Single Domain Generalization (SDG) aims to train models with consistent performance across diverse scenarios using data from a single source. While using latent diffusion models (LDMs) show promise in augmenting limited source data, we demonstrate that directly using synthetic data can be detrimental due to significant feature distribution discrepancies between synthetic and real target domains, leading to performance degradation. To address this issue, we propose Discriminative Domain Reassembly and Soft-Fusion (DRSF), a training framework leveraging synthetic data to improve model generalization. We employ LDMs to produce diverse pseudo-target domain samples and introduce two key modules to handle distribution bias. First, Discriminative Feature Decoupling and Reassembly (DFDR) module uses entropy-guided attention to recalibrate channel-level features, suppressing synthetic noise while preserving semantic consistency. Second, Multi-pseudo-domain Soft Fusion (MDSF) module uses adversarial training with latent-space feature interpolation, creating continuous feature transitions between domains. Extensive SDG experiments on object detection and semantic segmentation tasks demonstrate that DRSF achieves substantial performance gains with only marginal computational overhead. Notably, DRSF's plug-and-play architecture enables seamless integration with unsupervised domain adaptation paradigms, underscoring its broad applicability in addressing diverse and real-world domain challenges.

Figures (10)

• Figure 1: A comparison of Domain Adaptation (DA), Conventional Domain Generalization (CDG), and our pseudo-target domain-based Single Domain Generalization (SDG) for object detection tasks. DA relies on aligning with target domain data (left), while CDG requires joint training across multiple source domains (middle). In contrast, our strategy only requires single-source data, using diffusion models to generate diverse pseudo-target domains (right).
• Figure 2: 2D t-SNE visualization of image feature statistics for real and diffusion-generated domains.
• Figure 3: Impact of the Synthetic Domain on Detector Cross-Domain Performance.
• Figure 4: The overall DRSF framework. The backbone takes diverse pseudo-target domain data $\{\mathcal{D}^{pt}_i\}_{i=1}^K$, generated from a single source domain $\mathcal{D}^S$, as input. These features are then decoupled into primary features (domain-invariant features) and shared features (domain-specific features). Subsequently, a feature reassembly strategy is employed to mitigate interference arising from style variations. By integrating a multi-domain feature soft-fusion strategy, a continuous cross-domain feature space is constructed.

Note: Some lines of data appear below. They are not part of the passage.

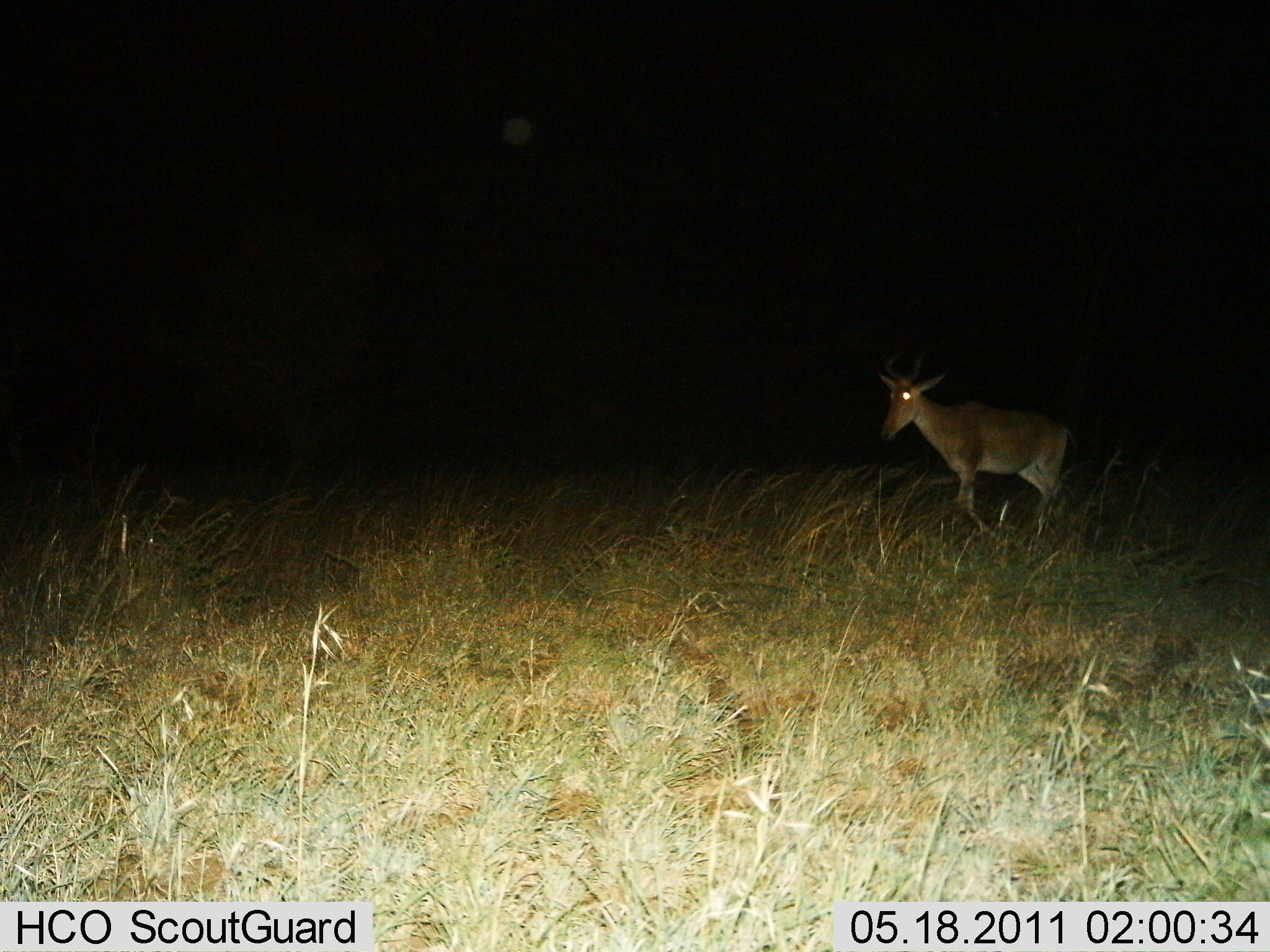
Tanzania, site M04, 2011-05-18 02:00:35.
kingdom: Animalia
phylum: Chordata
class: Mammalia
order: Artiodactyla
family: Bovidae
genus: Alcelaphus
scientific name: Alcelaphus buselaphus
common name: hartebeest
Hartebeest (Alcelaphus buselaphus), count 1. Behavior (volunteer vote fractions): standing 9%, resting 0%, moving 91%, interacting 0%. Young present (vote fraction): 0%. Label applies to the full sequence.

The feature decoupling reassembly is embedded within the backbone network blocks, while the feature soft-fusion processes the output features from the backbone.
• Figure 5: (a) Illustration of the DRSF framework, where the DFDR module is embedded within the blocks of the backbone network, and the MDSF operates on the backbone's output. (b) Example diagram of the proposed DFDR. This module employs Instance Normalization (IN) to decompose intermediate features, followed by channel recalibration attention for feature reassembly. This feature reassembly strategy reduces interference arising from style variations. (c) The proposed MDSF. This module aims to achieve smooth fusion between the source and pseudo-target domains at the feature level through linear interpolation, thereby constructing a continuous cross-domain feature space.